O’Conor’s mind-bending debut drama takes place in a world of bizarre dreams, hallucinatory drugs, and people who suddenly disappear.
Roan is a professional statue who spends his days on the street as an immobile knight. Home life is a lonely existence. Longing for a woman who’s gone, he maintains a journal for troubling dreams filled with recurring images like beetles crawling everywhere. Meanwhile, Milo, a call center operator who frequents raves, is typically out of his head on a potent drug called tiptoe. He’s strained his relationship with his teacher wife, Ivy, due to his bouts of voluntary disappearances in a drunken or drugged stupor for days on end. Each of these characters comes to a startling revelation that may throw their world into a tailspin.

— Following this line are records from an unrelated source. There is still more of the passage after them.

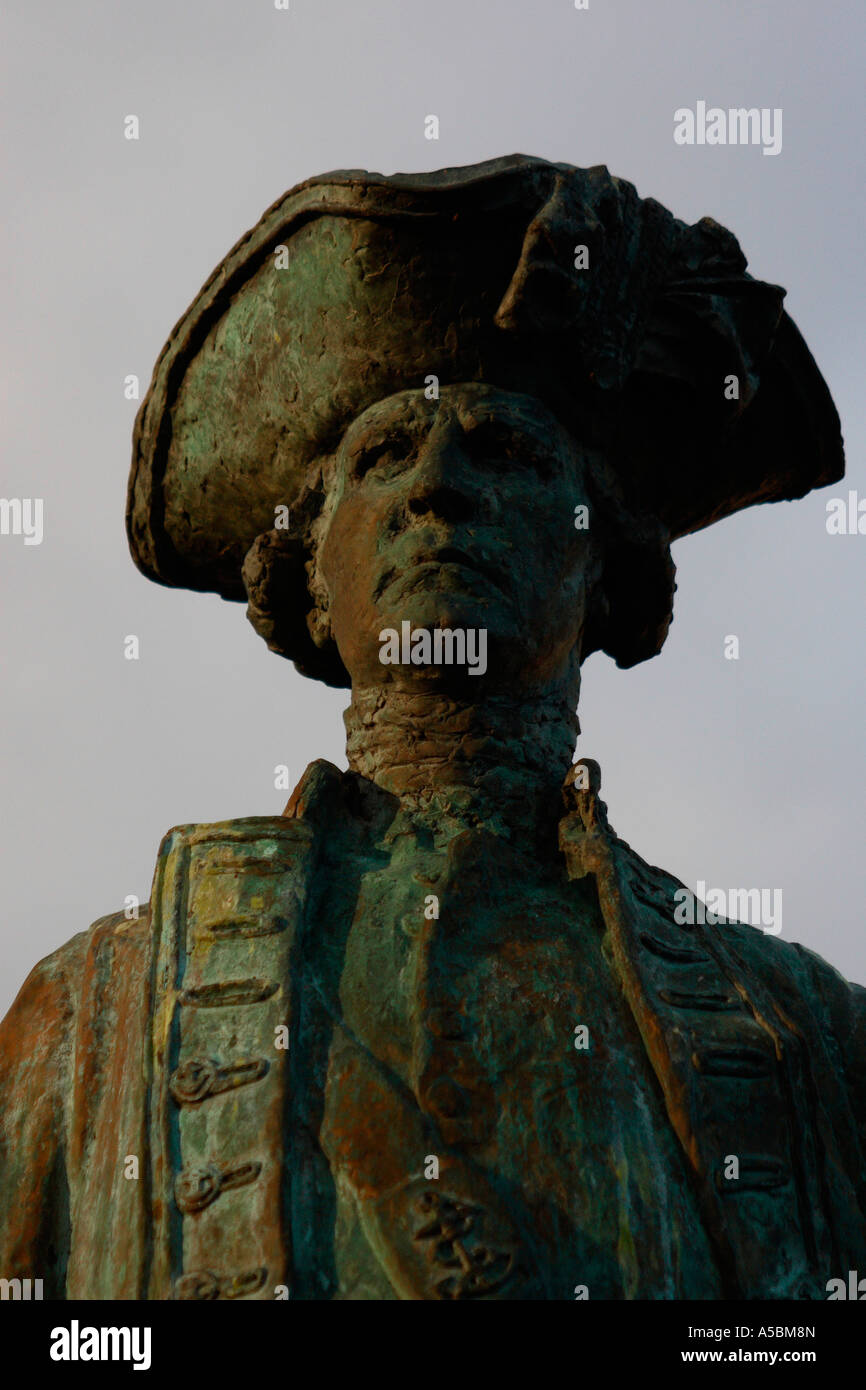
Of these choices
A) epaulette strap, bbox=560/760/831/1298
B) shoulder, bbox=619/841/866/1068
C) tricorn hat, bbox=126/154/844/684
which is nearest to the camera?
epaulette strap, bbox=560/760/831/1298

The author’s purposefully vague novella is, like its characters, hazy; it’s sometimes difficult to decipher whether or not the story is taking place in reality. In Milo’s case, he’s typically inebriated, but even Ivy experiences these unsettling circumstances; her smart but disagreeable young student Carne inexplicably vanishes from her classroom. Despite its disturbing tone, the story isn’t entirely abstract. O’Conor keeps everything grounded with a clear sense of the environment, and seemingly unrelated characters turn out to have connections; Carne’s father, for one, is someone readers already know. O’Conor fills his pages with crisp, intelligent prose and simple but sublime imagery. Roan’s flat is a highlight: it houses a paper city populated by paper people, all designed by Roan using folded pieces of numerous love letters. The sketchy plot will have readers demanding answers to questions, including an implication that tiptoe is much more than a drug. Not surprisingly, the inconclusive ending is open to interpretation. A more defined resolution might have been more shocking.
Discombobulating and hypnotic, like a literary sedative that may produce more than one habitual reader.